Review: A Song at Twilight (Theatre Royal Bath)

Simon Callow and Jane Asher star in this revival of Noël Coward’s play

Simon Callow in A Song at Twilight
Simon Callow in A Song at Twilight
(© Nobby Clark)

Noël Coward, badly done, can seem more than a smidge out of date. It's all those period sets, the long, batting back and forth conversations, the erudite wit (there's not much for the lol generation). But the truth is that when given the best of stagings, Coward's plays cut through the sound and fury around us and get to the heart of what it means to be human. And that's absolutely the case with his play A Song at Twilight, which portrays a famous ageing writer whose hidden past rears its head when an old lover arranges a meeting.

One of Coward's later plays, A Song at Twilight is an amusing, but ultimately haunting focus on Hugo Latymer who has spent his whole life lying about who he really is. Giving too much away would spoil the play's denouement, but let's just say that Carlotta – with whom Hugo had an affair over 20 years ago – arrives at Hugo's hotel room, welcomed by his wife, with revelations about his sexual and emotional past that she threatens to reveal to the world. The majority of the play is the encounter between Carlotta and Hugo – bookended by appearances from Hugo's wife Hilde – and builds and builds from seemingly benign to explosive.

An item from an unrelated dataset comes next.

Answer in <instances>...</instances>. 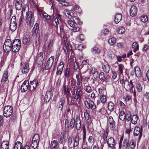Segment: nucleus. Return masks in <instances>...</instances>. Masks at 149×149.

The play is hugely poignant in the way it deals with public and private faces and forbidden relationships and is still relevant and stirring today. But Coward's dialogue – funny, knotty, layered and a little old fashioned – needs some absolutely stonking turns for it to really fly. Unfortunately, it doesn't quite get them here. While Simon Callow as Hugo (a part Coward himself played in his final stage performance in 1966) is perfectly watchable, his portrayal lacks nuance and as a result the final moments of the play, where Hugo's sad reality is on show for all to see, don't have the impact they should. Jane Asher, though a light and endearingly petulant presence, struggles more with Carlotta. She does Carlotta's coquettishness well, and with a twinkle in her eye, but she's just not strong enough a performer to really make Coward's lines run deep.

Jessica Turner as the German Hilde, on the other hand, is brilliant. Both upright and uptight, you can sense how she has buried her life's sadnesses and losses in order to get by. Though we don't see it at the beginning, she is Hugo's saviour – both throughout his life and on the night the play is set – and by the end, she convinces that love is not simple.

Stephen Unwin's production keeps the pace up and allows the script breathing space. Simon Higlett's hotel room designs – with a wide window at the back of a Swiss lake vista – evokes the period and claustrophobic hotel room setting beautifully. You can almost taste the crisp vodka and caviar. It's just a pity that the revival doesn't offer the play the chance it should to really shine.